### TO BE DONE
Reproduce the part of the forum comments on Google and the open web starting at "Not so for canvas" and ending at "android developers. It took off.".

┌─ SOURCE EXCERPT

Well Stadia is dead and Google Pay and Wallet are toy apps. I didn’t just make the citation up. Google themselves said they want to move toward Apple’s native UIKit
From the cited article
> Google concluded that it was time for the latter route, and that Apple’s UIKit had matured enough for internal needs
Microsoft isn’t going to abandon C#. And you knew when they moved to .Net core they were committed to it
On a more serious note, the open web was killed when people decided to use the browser as an application platform instead of as a document delivery platform.
The open web was killed by many things:
- minification
- node_modules
- webpack
- wasm
- react
Painting on a canvas is the proper way to render application UI.
Not so for canvas based apps.
It kills accessibility and extensibility. It also kills content blockers like uBlock Origin.
Google has the attention span of a crack addled flea
Google is behind Android, and there's a ton of android developers. It took off.
Google built Golang, and there's a ton of Go developers. It took off.

└─
┌─ EXTRACTED ENTRIES

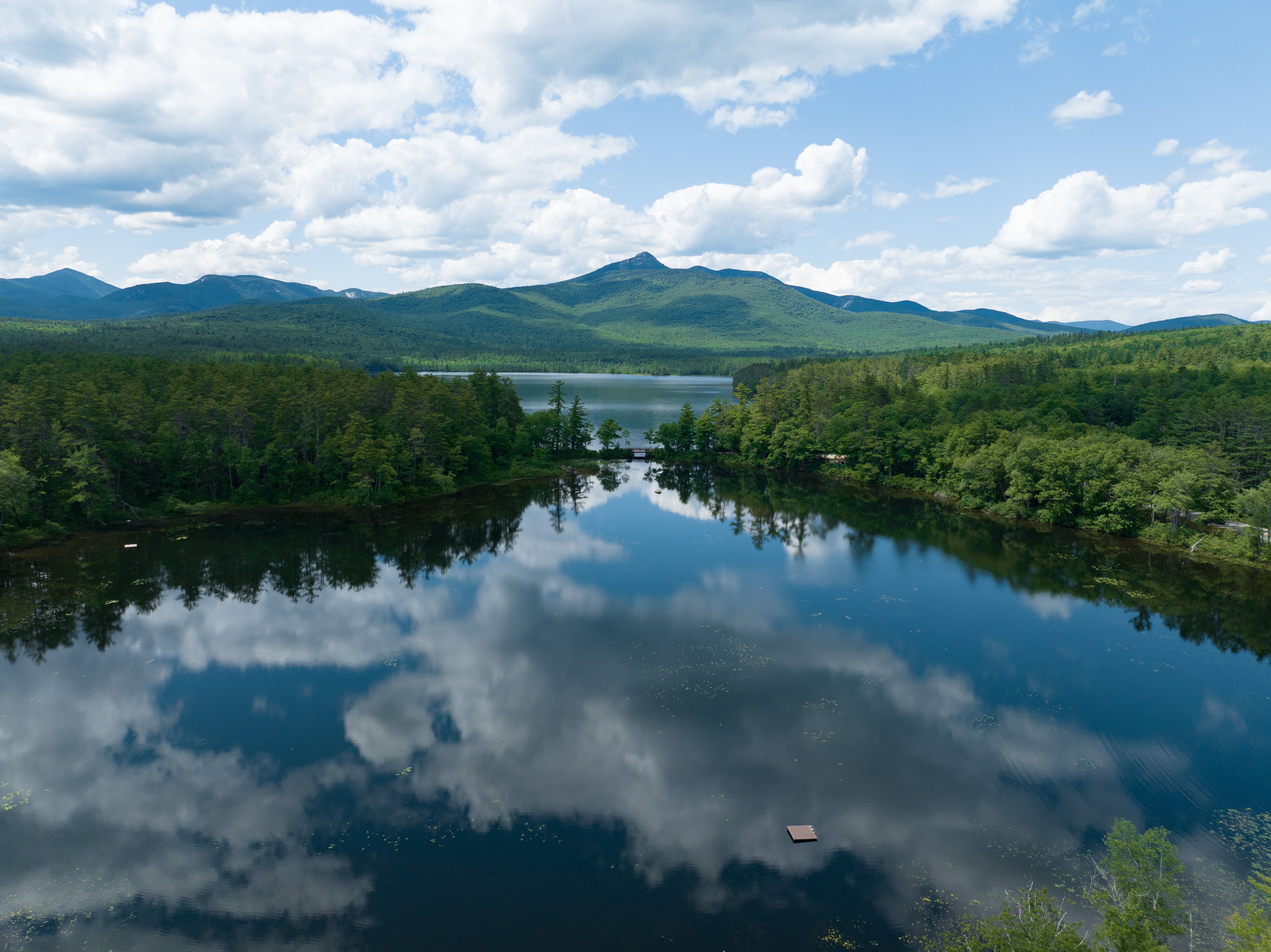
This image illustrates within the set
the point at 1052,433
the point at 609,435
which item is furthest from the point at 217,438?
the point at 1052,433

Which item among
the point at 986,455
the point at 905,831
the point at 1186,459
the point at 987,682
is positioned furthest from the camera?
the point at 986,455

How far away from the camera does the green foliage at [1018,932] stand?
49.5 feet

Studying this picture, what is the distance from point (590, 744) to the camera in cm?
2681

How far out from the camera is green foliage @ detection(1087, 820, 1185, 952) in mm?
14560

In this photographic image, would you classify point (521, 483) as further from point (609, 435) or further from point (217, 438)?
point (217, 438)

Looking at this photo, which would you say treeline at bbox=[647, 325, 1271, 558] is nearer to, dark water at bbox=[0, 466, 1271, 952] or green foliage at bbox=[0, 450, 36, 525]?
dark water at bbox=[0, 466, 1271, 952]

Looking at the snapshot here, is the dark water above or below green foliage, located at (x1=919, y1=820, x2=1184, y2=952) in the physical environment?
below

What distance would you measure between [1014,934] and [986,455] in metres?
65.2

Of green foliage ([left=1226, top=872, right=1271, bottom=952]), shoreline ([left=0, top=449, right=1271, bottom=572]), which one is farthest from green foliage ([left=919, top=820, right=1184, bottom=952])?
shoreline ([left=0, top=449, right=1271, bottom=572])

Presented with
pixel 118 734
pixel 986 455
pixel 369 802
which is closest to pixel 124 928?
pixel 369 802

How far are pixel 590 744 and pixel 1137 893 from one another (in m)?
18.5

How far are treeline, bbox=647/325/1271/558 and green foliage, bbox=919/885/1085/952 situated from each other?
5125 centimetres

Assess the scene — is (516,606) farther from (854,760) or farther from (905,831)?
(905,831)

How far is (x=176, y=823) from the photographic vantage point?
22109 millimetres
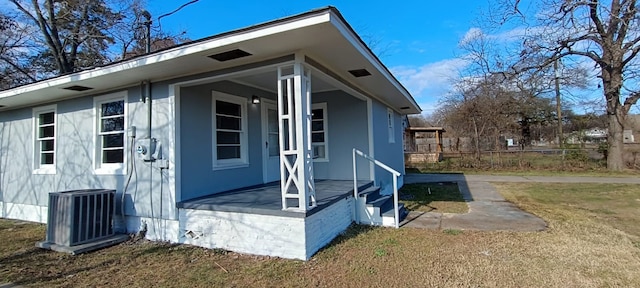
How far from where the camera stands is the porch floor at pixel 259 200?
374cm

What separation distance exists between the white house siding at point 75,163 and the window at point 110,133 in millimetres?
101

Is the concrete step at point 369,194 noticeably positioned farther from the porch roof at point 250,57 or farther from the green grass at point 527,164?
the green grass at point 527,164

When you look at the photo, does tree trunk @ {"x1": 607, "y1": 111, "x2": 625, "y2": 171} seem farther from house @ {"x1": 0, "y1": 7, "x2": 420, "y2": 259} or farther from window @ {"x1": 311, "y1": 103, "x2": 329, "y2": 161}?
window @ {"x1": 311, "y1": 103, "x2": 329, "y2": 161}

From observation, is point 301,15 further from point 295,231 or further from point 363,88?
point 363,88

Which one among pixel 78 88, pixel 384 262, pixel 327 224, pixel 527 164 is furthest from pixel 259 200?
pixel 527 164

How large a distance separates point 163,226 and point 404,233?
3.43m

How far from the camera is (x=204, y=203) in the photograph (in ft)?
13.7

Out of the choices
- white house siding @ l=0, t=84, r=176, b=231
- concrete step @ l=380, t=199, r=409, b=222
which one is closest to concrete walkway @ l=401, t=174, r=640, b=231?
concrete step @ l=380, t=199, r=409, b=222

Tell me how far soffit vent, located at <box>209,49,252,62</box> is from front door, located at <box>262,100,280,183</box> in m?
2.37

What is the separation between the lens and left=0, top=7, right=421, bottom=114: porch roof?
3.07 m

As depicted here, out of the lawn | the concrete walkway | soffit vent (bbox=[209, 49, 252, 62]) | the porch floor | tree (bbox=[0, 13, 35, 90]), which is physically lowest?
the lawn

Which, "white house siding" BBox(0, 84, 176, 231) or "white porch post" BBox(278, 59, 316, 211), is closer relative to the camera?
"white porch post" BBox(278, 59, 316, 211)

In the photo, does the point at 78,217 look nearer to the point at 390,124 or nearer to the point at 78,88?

└─

### ANSWER TO THE TASK
Not so for canvas based apps.
It kills accessibility and extensibility. It also kills content blockers like uBlock Origin.
Google has the attention span of a crack addled flea
Google is behind Android, and there's a ton of android developers. It took off.